American legal scholar (born 1969)

Kenji Yoshino (born May 1, 1969) is an American legal scholar and the Chief Justice Earl Warren Professor of Constitutional Law at the New York University School of Law. Formerly, he was the Guido Calabresi Professor of Law at Yale Law School. His work involves constitutional law, anti-discrimination law, civil and human rights, as well as law and literature, and Japanese law and society.

== Education ==
Yoshino graduated from Phillips Exeter Academy (1987) as valedictorian and Harvard College, obtaining a B.A. in English literature summa cum laude in 1991. Between undergraduate years, Yoshino worked as an aide for various members of the Japanese Parliament. He moved on to Magdalen College, Oxford, as a Rhodes Scholar, earning a M.Sc. in management studies (industrial relations) in 1993. In 1996, he earned a J.D. from Yale Law School, where he was an editor of the Yale Law Journal.

== Career ==
From 1996 to 1997, Yoshino served as a law clerk for Judge Guido Calabresi of the U.S. Court of Appeals for the Second Circuit. In 1998, he received a tenure-track position at Yale Law School as an associate professor, and in 2003 the school bestowed a full professorship. In 2006, he was named the inaugural Guido Calabresi Professor of Law.

His first book Covering: The Hidden Assault on Our Civil Rights was published in 2006. It is a mix of argument intertwined with pertinent biographical narratives. His second book, A Thousand Times More Fair: What Shakespeare's Plays Teach Us About Justice was published in 2011. In 2016, his book Speak Now: Marriage Equality on Trial was published and received the Stonewall Book Award's Israel Fishman Non-Fiction Award.

Record set
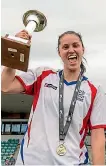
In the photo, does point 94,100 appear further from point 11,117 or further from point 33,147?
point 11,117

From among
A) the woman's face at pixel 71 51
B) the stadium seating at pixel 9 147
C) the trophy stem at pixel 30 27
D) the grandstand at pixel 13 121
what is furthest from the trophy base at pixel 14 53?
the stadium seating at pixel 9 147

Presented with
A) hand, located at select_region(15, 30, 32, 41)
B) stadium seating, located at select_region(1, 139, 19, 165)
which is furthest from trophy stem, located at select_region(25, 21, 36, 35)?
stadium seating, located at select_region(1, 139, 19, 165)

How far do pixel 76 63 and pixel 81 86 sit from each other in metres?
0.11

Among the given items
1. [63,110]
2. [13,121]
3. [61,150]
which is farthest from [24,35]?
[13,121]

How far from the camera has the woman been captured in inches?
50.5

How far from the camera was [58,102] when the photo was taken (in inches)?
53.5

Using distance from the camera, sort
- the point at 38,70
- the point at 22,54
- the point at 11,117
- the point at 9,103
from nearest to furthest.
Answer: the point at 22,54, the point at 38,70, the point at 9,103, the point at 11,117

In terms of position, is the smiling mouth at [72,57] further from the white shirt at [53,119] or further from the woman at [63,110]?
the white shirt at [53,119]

--

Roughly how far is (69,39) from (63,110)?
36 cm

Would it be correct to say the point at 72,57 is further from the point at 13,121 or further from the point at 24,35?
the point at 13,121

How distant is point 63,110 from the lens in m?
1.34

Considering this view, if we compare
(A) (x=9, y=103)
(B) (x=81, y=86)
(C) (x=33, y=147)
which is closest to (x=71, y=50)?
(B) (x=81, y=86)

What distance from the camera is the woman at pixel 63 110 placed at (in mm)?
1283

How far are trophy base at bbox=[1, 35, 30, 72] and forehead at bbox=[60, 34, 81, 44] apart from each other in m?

--

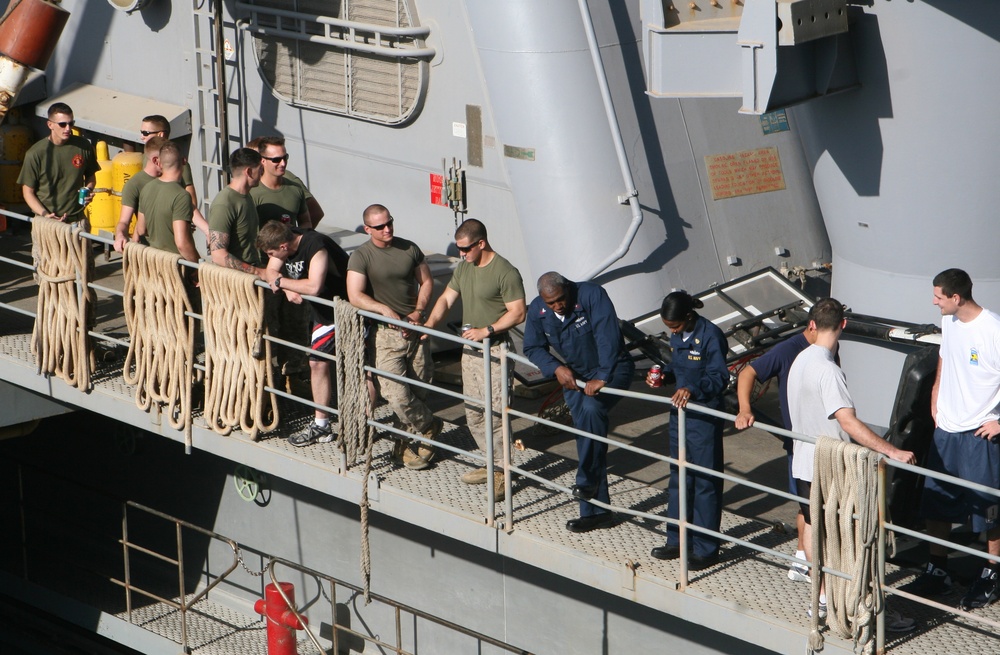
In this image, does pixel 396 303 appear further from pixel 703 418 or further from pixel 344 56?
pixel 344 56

Task
Copy out the whole text about Kenji Yoshino word for word. The material isn't needed for this.

Solution
American legal scholar (born 1969)

Kenji Yoshino (born May 1, 1969) is an American legal scholar and the Chief Justice Earl Warren Professor of Constitutional Law at the New York University School of Law. Formerly, he was the Guido Calabresi Professor of Law at Yale Law School. His work involves constitutional law, anti-discrimination law, civil and human rights, as well as law and literature, and Japanese law and society.

== Education ==
Yoshino graduated from Phillips Exeter Academy (1987) as valedictorian and Harvard College, obtaining a B.A. in English literature summa cum laude in 1991. Between undergraduate years, Yoshino worked as an aide for various members of the Japanese Parliament. He moved on to Magdalen College, Oxford, as a Rhodes Scholar, earning a M.Sc. in management studies (industrial relations) in 1993. In 1996, he earned a J.D. from Yale Law School, where he was an editor of the Yale Law Journal.

== Career ==
From 1996 to 1997, Yoshino served as a law clerk for Judge Guido Calabresi of the U.S. Court of Appeals for the Second Circuit. In 1998, he received a tenure-track position at Yale Law School as an associate professor, and in 2003 the school bestowed a full professorship. In 2006, he was named the inaugural Guido Calabresi Professor of Law.

His first book Covering: The Hidden Assault on Our Civil Rights was published in 2006. It is a mix of argument intertwined with pertinent biographical narratives. His second book, A Thousand Times More Fair: What Shakespeare's Plays Teach Us About Justice was published in 2011. In 2016, his book Speak Now: Marriage Equality on Trial was published and received the Stonewall Book Award's Israel Fishman Non-Fiction Award.